Page extract
Well, it perhaps only leaves agreement by the big six or seven firms to work together to level the playing field in the hope that this prevents a more undesirable regulatory scenario being forced upon them.

And, while that approach may be beneficial for all concerned and very much in the interests of the capital markets, that sounds too much like the behaviour of a cartel.

Best to talk about a market approach then.

Politics dominates Budget

Accountancy Age cropped up in the end in the pre-Budget report debate, although perhaps not in the most flattering way. (That said, I very much subscribe to the view that it's only no publicity that's bad publicity). In responding to George Osborne, the chancellor referred to the Tories' use of our recent coverage of the non-domicile debate and our acknowledgement that figures we had used about the number of non-doms had come from a Sunday paper.

Normally journalists don't admit to this sort of thing – we did so because we knew the figures had a finger in the air quality to them. (A post by my colleague Alex Hawkes explains our thinking more on this one).

But it highlighted the degree to which the government has been put on the back foot on tax in the last fortnight. And it responded by, it has to said, following to an agenda very much set by the opposition. From non-doms (tick) to inheritance tax (tick) to private equity (tick), it felt a highly reactive statement. And it was.

Problem
Summarize the page extract in two sentences. The lines that come next are separate material, distinct from the page extract.

Provided data
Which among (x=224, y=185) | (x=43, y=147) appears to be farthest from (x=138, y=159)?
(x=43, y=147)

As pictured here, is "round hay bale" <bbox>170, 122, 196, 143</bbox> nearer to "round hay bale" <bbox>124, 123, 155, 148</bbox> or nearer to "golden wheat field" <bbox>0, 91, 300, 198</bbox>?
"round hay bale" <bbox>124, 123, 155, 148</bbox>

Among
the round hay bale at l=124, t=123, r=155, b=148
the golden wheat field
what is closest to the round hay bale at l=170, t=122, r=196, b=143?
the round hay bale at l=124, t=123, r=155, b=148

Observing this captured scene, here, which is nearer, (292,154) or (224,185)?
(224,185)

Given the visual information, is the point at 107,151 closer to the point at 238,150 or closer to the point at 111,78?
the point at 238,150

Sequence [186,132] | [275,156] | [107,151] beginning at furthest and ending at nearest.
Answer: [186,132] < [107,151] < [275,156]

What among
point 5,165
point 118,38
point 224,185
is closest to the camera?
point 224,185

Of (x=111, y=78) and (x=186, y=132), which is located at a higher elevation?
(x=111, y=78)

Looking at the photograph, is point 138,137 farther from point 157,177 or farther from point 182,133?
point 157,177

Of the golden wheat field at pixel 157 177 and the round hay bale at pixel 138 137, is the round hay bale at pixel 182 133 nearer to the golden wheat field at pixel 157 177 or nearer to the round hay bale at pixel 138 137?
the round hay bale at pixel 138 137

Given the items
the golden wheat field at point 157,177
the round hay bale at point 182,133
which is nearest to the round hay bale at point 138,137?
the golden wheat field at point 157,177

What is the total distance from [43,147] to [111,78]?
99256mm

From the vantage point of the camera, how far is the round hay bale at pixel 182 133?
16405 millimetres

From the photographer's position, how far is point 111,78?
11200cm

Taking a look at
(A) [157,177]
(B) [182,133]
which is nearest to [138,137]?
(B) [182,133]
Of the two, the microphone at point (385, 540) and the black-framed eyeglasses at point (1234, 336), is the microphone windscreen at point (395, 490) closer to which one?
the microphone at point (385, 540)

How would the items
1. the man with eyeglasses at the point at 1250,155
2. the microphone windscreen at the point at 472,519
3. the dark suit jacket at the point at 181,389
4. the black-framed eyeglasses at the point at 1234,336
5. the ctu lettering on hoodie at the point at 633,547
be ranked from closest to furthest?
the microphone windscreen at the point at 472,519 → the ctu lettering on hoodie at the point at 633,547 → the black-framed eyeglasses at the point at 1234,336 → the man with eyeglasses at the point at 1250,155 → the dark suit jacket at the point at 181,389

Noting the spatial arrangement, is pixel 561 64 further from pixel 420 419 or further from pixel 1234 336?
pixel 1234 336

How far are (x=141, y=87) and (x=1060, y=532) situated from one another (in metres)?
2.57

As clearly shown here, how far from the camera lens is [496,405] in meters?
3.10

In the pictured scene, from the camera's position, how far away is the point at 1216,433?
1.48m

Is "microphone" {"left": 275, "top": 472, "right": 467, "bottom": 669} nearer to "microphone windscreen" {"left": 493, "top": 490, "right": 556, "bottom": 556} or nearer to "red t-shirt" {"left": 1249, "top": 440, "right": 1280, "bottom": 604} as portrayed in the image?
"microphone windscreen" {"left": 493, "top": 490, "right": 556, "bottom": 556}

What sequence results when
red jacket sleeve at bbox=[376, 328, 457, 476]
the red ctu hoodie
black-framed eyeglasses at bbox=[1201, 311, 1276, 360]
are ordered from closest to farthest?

Answer to this task
Cooperation among the big six or seven firms to level the playing field might head off a less desirable regulatory scenario, but it sounds too much like cartel behavior. Accountancy Age came up in the pre-Budget report debate when the chancellor cited the Tories' use of its non-domicile coverage, and the government, on the back foot on tax, delivered a highly reactive statement that followed the opposition's agenda on non-doms, inheritance tax and private equity.